Challenge 1: Turn the records from the line with "mask_w, mask_h, mask_svg." through their last line, both ends included, into a Markdown table with the columns "Row" and "Line", skipping blank lines.

Reading text:
--------------------

The $(x+y)/2$ approach, however, does have the advantage of being one of the simplest proofs to actually carry out. Some of the ones I described above would actually be fairly complicated to actually write out in a rigorous fashion.

Answer 2

If I take any two real numbers $x<y$, then it's always true that $x<\frac{x+y}2<y$.

Now, in the case that $x$ and $y$ are rational numbers, we don't automatically know that $\frac{x+y}2$ is a rational number as well. This is why the author writes the line above to explicitly show that $\frac{x+y}2\in\Bbb Q$. Then on the next line, they return to say that we have indeed found a rational number $z$ (i.e. $z=\frac{x+y}2$) such that $x<z<y$, as we wanted from the beginning.

--------------------

Challenge 2: In the text on rational numbers, write out the passage from "The $(x+y)/2$ approach, however, does" to "a rigorous fashion." again with "rigorous" changed to "formal".

Supplied material:
--------------------

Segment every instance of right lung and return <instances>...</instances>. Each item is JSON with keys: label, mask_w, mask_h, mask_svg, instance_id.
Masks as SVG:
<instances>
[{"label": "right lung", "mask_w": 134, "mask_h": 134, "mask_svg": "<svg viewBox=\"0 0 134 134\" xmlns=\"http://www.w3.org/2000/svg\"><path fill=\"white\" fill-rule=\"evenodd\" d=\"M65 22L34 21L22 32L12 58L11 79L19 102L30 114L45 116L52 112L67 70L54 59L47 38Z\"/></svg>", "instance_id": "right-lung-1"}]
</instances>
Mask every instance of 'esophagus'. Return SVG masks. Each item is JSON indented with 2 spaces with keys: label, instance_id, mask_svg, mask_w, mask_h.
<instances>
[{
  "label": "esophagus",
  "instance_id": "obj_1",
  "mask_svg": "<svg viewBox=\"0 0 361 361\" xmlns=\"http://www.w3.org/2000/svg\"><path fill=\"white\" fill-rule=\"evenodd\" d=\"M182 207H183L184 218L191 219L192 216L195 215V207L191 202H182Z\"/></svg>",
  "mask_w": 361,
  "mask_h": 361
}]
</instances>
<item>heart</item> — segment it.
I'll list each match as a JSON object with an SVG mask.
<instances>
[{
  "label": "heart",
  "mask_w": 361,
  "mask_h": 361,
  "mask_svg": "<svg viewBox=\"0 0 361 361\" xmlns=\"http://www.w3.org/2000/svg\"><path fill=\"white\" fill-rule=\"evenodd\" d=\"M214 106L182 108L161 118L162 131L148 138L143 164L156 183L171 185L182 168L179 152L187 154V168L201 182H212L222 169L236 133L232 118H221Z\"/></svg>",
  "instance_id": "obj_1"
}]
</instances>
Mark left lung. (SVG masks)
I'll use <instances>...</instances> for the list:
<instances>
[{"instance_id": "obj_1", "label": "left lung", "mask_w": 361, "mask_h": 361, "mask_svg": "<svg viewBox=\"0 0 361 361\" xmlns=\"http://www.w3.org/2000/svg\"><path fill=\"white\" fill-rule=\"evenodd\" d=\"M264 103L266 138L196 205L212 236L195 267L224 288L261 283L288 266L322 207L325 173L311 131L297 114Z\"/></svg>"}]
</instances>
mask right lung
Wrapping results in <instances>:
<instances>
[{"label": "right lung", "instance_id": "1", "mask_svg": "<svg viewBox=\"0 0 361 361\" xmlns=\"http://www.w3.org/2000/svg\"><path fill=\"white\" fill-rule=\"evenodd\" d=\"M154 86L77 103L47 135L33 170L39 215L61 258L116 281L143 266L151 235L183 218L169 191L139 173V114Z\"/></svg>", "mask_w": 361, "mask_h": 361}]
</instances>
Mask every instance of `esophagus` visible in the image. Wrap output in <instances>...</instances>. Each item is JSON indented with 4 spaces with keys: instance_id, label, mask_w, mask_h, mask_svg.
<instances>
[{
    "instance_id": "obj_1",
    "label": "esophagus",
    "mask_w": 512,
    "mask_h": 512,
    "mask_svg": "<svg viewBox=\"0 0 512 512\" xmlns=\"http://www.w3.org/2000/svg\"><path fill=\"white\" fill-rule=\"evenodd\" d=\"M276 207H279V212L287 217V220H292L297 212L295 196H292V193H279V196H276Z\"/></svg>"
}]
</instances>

--------------------

Exercise response 1:
| Row | Line |
|---|---|
| 1 | Mask every instance of `esophagus` visible in the image. Wrap output in <instances>...</instances>. Each item is JSON indented with 4 spaces with keys: instance_id, label, mask_w, mask_h, mask_svg. |
| 2 | <instances> |
| 3 | [{ |
| 4 |     "instance_id": "obj_1", |
| 5 |     "label": "esophagus", |
| 6 |     "mask_w": 512, |
| 7 |     "mask_h": 512, |
| 8 |     "mask_svg": "<svg viewBox=\"0 0 512 512\" xmlns=\"http://www.w3.org/2000/svg\"><path fill=\"white\" fill-rule=\"evenodd\" d=\"M276 207H279V212L287 217V220H292L297 212L295 196H292V193H279V196H276Z\"/></svg>" |
| 9 | }] |
| 10 | </instances> |

Exercise response 2:
The $(x+y)/2$ approach, however, does have the advantage of being one of the simplest proofs to actually carry out. Some of the ones I described above would actually be fairly complicated to actually write out in a formal fashion.